CONCEPT Cited by 1 source
Evaluation label¶
An evaluation label is the unit of offline agent evaluation. It has two parts, and the key design move is that only one of them is visible to the agent under test:
| Part | Content | Agent sees? |
|---|---|---|
| Ground truth | The actual resolution / root cause of the real incident the label was derived from | No |
| World snapshot | The signals that existed at the moment the issue occurred — the queries, metadata, and relationships the agent would need to investigate (but not raw expired telemetry) | Yes |
The split reflects the production constraint. In a live investigation the agent never sees the answer — only the evidence the operator would see. Evaluation that gives the agent privileged access (the answer, or a perfectly scoped evidence bundle) will over-state production quality.

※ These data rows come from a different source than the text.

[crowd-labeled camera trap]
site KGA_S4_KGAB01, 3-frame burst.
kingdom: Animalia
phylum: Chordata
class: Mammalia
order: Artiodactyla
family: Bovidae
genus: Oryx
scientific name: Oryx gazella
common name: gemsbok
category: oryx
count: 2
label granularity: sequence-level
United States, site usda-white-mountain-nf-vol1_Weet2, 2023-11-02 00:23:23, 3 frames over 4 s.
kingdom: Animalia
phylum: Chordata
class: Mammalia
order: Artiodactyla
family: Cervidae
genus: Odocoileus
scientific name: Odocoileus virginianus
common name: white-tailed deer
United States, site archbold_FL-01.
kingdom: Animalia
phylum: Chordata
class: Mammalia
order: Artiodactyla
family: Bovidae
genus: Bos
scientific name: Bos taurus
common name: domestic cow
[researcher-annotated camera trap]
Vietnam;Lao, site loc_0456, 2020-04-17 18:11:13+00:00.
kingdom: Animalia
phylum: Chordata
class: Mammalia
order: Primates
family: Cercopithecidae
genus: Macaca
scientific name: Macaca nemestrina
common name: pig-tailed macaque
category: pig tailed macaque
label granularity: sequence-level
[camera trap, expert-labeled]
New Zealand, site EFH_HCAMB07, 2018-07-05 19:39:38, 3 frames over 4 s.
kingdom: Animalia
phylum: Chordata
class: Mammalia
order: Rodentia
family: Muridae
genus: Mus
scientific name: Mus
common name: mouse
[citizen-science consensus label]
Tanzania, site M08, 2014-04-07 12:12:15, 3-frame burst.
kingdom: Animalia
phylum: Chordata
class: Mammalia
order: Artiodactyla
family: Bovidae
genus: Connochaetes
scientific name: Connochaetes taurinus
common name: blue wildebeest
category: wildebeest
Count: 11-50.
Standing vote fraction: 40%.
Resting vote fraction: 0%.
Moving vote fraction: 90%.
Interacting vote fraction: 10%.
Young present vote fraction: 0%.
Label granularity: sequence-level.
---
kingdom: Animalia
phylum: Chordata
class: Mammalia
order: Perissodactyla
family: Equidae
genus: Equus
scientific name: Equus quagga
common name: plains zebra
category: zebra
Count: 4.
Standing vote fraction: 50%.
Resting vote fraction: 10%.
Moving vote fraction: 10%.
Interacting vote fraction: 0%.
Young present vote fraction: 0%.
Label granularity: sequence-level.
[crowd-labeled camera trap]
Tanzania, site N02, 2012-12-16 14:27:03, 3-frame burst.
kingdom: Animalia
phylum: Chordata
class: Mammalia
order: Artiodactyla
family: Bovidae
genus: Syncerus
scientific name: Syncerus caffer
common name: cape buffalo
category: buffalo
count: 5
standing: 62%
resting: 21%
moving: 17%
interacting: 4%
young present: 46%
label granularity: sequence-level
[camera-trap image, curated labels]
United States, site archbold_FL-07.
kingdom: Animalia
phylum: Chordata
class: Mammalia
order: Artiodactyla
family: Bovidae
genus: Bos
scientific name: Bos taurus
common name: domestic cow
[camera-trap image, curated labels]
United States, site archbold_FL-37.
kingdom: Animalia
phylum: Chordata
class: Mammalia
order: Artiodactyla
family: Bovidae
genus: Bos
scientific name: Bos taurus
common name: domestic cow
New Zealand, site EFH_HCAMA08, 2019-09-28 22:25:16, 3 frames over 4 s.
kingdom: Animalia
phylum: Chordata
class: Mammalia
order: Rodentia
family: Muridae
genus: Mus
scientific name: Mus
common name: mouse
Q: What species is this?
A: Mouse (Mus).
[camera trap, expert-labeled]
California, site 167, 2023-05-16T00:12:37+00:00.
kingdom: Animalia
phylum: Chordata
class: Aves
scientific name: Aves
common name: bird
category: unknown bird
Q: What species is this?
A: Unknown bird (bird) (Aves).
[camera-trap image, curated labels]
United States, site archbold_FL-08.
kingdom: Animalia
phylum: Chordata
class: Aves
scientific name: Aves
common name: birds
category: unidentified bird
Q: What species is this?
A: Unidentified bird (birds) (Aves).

Why the world snapshot is queries, not telemetry¶
Raw telemetry has a TTL. Metrics, logs, and traces expire on vendor-defined retention windows. A label whose world snapshot is raw bytes decays into unreplayability the moment its source data expires.
Datadog's design instead stores how to find the signals the agent would need — where memory metrics live, how to query container logs, what deployment events are in scope — and reconstructs the investigation environment from those queries. The schema of the world outlives the data. See concepts/telemetry-ttl-one-way-door for what goes wrong when the reconstruction step itself is deferred past expiry.
Why the agent must not see the ground truth¶
A label contaminated with the answer degenerates into pattern-matching:
the agent learns "when I see label.ground_truth == 'OOM', say OOM".
That isn't investigation, and the scores it produces don't predict
production. Separation of ground truth from world snapshot is
load-bearing.
Composition with other evaluation decisions¶
An evaluation label is only one layer; real platforms need:
- Noise injection — the world snapshot must include unrelated components, not only the signals directly tied to the root cause. See concepts/noise-injection-in-evaluation and patterns/noisy-simulated-evaluation-environment.
- Trajectory scoring — a label is more useful when its ground truth can support depth-of-investigation scoring (concepts/trajectory-evaluation), not just final-answer check.
- Confidence scoring of the label itself — not all labels are equally good; a label whose ground-truth RCA wouldn't survive a "5 Whys" postmortem should be flagged for human review or dropped.
Seen in¶
- sources/2026-04-07-datadog-bits-ai-sre-eval-platform — canonical articulation in the Bits AI SRE evaluation platform. Worked example: "a label might define the root cause as a Kubernetes pod being OOM killed, with a world snapshot that preserves the telemetry queries the agent would need — such as where to find memory metrics, container logs, and deployment events — rather than raw data."